**** PROVIDED DATA
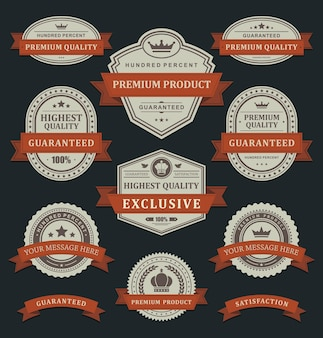 Prodotti premium adesivi di qualità reale. vecchia etichetta di carta sbiadita nell'ornamento del nastro attorcigliato arancione.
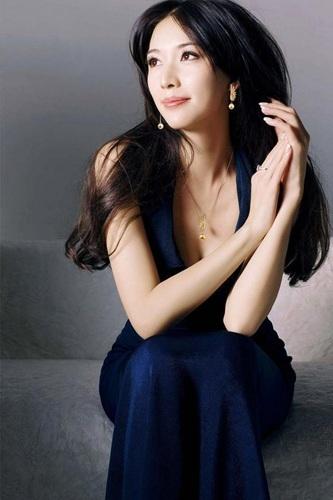 林心如、舒淇、天心等大龄剩女都已经步入婚姻殿堂,42岁的林志玲至今还是单身无人取娶啊,这是为什么呢?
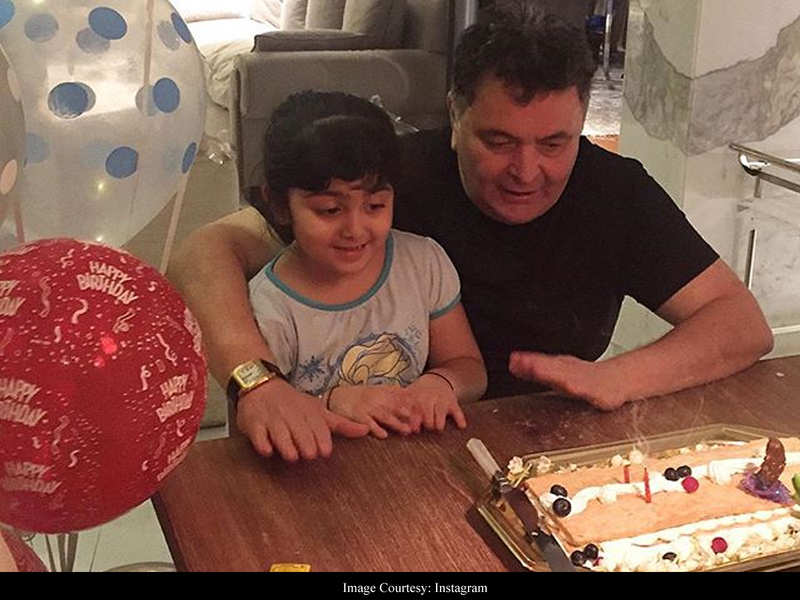 Riddhima Kapoor posts an adorable throwback of Rishi Kapoor celebrating his birthday with granddaughter Samara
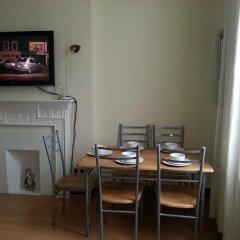 Апартаменты Kensington and Chelsea Apartment в номере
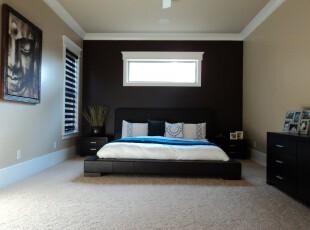 黑色系简约主义卧室,强烈的黑白对比凸显出高贵的格调。,卧室,现代,简约,黑白,墙面,地台,窗帘,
********
* [WHAT THE TASK ASKS]
Retype the entries word for word. Omit any images.

* [EXERCISE SOLUTION]
 Prodotti premium adesivi di qualità reale. vecchia etichetta di carta sbiadita nell'ornamento del nastro attorcigliato arancione.
 林心如、舒淇、天心等大龄剩女都已经步入婚姻殿堂,42岁的林志玲至今还是单身无人取娶啊,这是为什么呢?
 Riddhima Kapoor posts an adorable throwback of Rishi Kapoor celebrating his birthday with granddaughter Samara
 Апартаменты Kensington and Chelsea Apartment в номере
 黑色系简约主义卧室,强烈的黑白对比凸显出高贵的格调。,卧室,现代,简约,黑白,墙面,地台,窗帘,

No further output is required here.